This is part of a series that looks at the greats (and goods) of the beautiful game that went on to sully the ears of footy fans around the world in the cushy confines of the commentary booth. Today’s
victim: from scoring to boring, it’s Alan Shearer!
Alan Shearer is probably the most easy case we’ll have to make in terms of being a proper player. Shearer played in 559 league games spanning from 1986 to 2006, scoring 283 goals during that time. The Geordie legend played for Southampton, Blackburn Rovers and Newcastle United, spending the last decade of his 20-year career at his boyhood club. He won the Premier League title in the 1994-95 campaign with Blackburn, combining with Chris Sutton for 58 goals that season, of which Shearer had 37. He was no slouch for country, either. Shearer collected 63 caps for England, maintaining his 1 goal per 2 game strike rate and depositing 30 goals, a tally that has him joint-fifth on England’s all-time list. He was top scorer in the Euro Championships of 1996, and captained England in the 1998 World Cup Qualifiers and Finals.

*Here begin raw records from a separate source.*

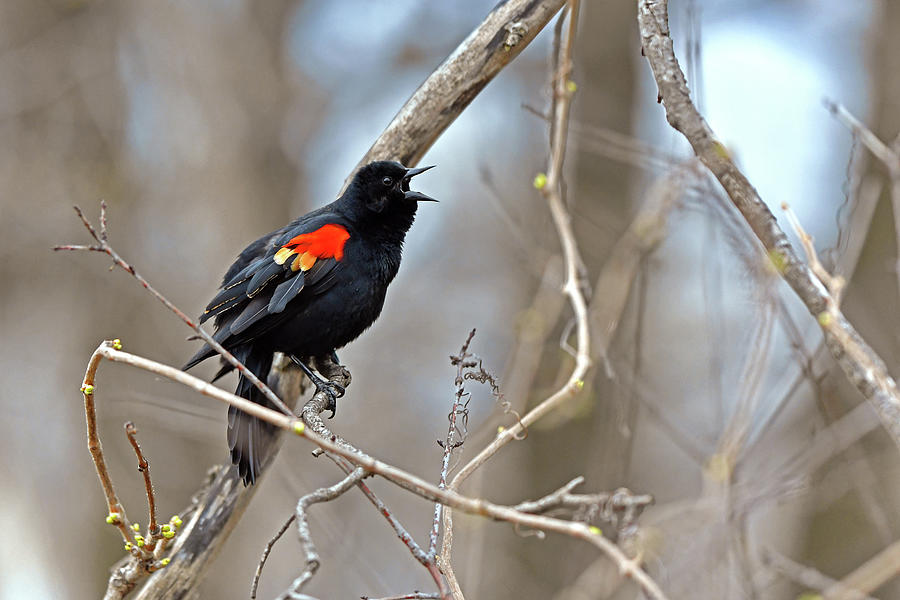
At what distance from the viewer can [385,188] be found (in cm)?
340

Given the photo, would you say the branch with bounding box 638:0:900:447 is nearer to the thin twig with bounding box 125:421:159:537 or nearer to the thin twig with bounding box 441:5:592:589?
the thin twig with bounding box 441:5:592:589

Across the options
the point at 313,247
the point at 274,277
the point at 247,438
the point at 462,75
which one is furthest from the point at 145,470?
the point at 462,75

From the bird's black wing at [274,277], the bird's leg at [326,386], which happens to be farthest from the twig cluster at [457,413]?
the bird's black wing at [274,277]

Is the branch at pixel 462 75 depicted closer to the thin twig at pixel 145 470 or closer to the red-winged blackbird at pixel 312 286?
the red-winged blackbird at pixel 312 286

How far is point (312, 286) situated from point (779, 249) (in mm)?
1968

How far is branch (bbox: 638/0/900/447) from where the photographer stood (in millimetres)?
1566

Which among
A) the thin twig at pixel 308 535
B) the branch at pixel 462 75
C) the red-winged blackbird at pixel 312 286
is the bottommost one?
the thin twig at pixel 308 535

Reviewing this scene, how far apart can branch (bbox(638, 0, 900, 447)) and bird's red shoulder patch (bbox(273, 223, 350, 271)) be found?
168cm

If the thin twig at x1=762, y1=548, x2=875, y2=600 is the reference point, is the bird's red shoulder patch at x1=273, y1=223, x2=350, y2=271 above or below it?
above

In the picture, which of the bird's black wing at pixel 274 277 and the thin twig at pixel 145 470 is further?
the bird's black wing at pixel 274 277

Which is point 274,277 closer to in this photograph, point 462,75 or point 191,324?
point 462,75

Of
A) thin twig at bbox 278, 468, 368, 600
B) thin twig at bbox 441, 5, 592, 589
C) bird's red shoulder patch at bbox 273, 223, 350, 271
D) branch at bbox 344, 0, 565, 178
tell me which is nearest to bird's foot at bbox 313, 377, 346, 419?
bird's red shoulder patch at bbox 273, 223, 350, 271

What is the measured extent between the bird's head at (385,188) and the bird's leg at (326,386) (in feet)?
2.36

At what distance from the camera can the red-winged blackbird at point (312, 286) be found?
9.96ft
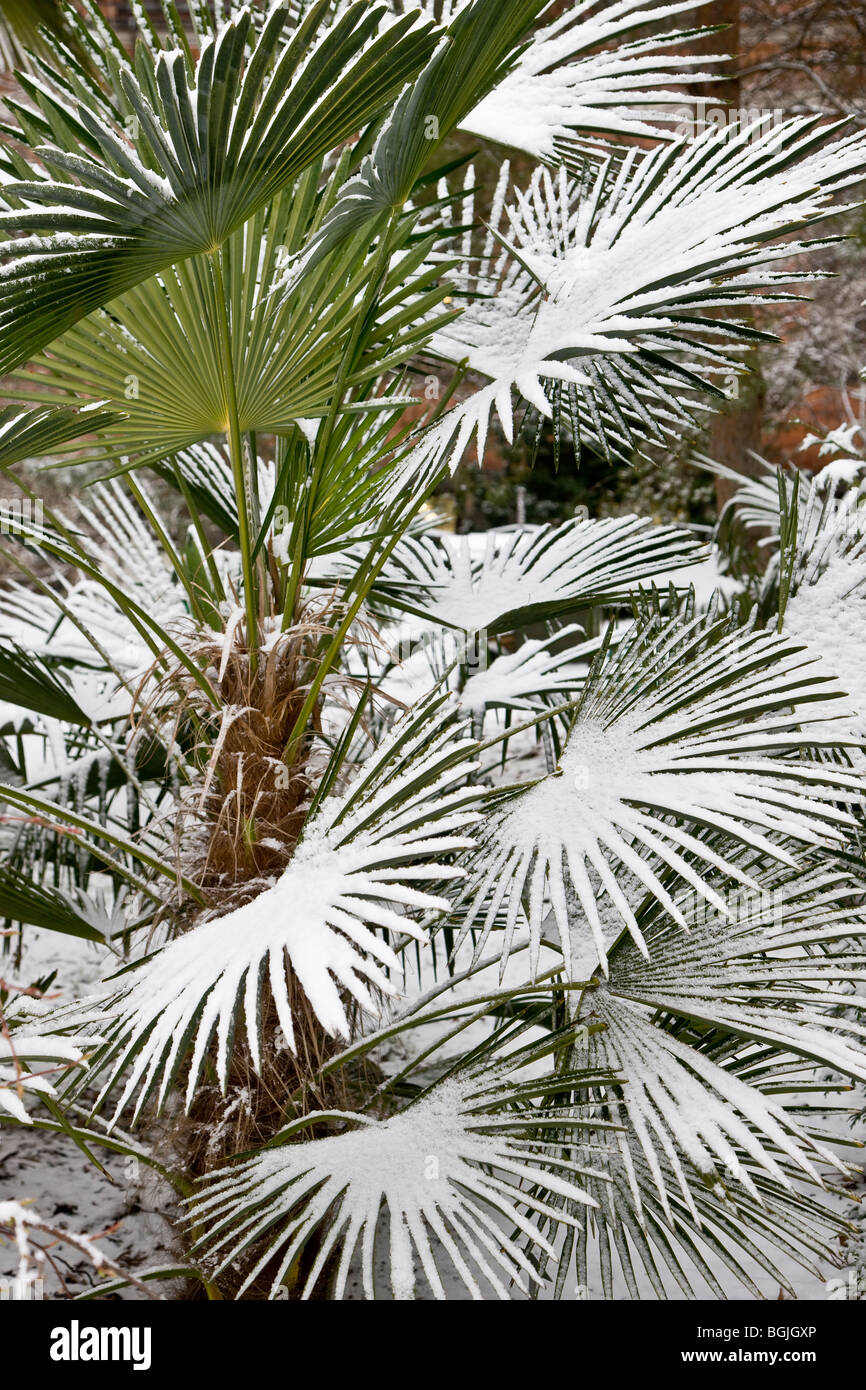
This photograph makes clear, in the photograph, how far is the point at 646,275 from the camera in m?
1.44

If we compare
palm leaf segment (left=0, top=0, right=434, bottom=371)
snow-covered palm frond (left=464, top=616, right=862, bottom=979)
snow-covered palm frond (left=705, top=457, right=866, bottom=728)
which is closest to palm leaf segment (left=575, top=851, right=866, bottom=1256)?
snow-covered palm frond (left=464, top=616, right=862, bottom=979)

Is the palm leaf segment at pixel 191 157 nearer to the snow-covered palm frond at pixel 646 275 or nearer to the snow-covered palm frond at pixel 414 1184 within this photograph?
the snow-covered palm frond at pixel 646 275

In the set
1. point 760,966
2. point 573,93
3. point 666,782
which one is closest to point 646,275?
point 573,93

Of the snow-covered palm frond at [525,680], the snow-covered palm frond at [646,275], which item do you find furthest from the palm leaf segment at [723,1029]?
the snow-covered palm frond at [646,275]

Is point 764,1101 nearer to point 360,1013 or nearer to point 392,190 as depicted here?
point 360,1013

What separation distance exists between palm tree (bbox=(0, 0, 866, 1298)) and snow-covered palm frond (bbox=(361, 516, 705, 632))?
16mm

Before it gets ugly, here’s a highlight reel of a really, truly proper player.
It’s a shame that such an exciting, brilliant player is such a dull, dull pundit. At least our first victim, Andy Gray, makes his missteps out of passion and excitement, but Shearer trades in the barest, basest platitudes about the game, and much like his “Match of the Day” cohort, says nothing of interest in the interest of saying nothing to offend.
Shearer parlayed his no-nonsense Geordie accent and the adulation of his professional and England careers into frequent punditry slots across the BBC, with a slight detour as caretaker manager of Newcastle during their doomed 2008-2009 campaign, before joining the Match of the Day panel full-time.
In the above, Alan Shearer talks about England’s chances for the 2010 World Cup, stating that “it’ll depend on injuries, form and luck.” Sounds like, I don’t know. . . all 32 sides in the Cup Finals?
Here he is, during the same tournament, describing how Iker Casillas “stood there with his legs” to make a crucial save to help Spain win the World Cup final. Stood there. With his legs.
And finally, presented without comment:
I can’t believe it, either, Lineker. What a piss-poor pundit.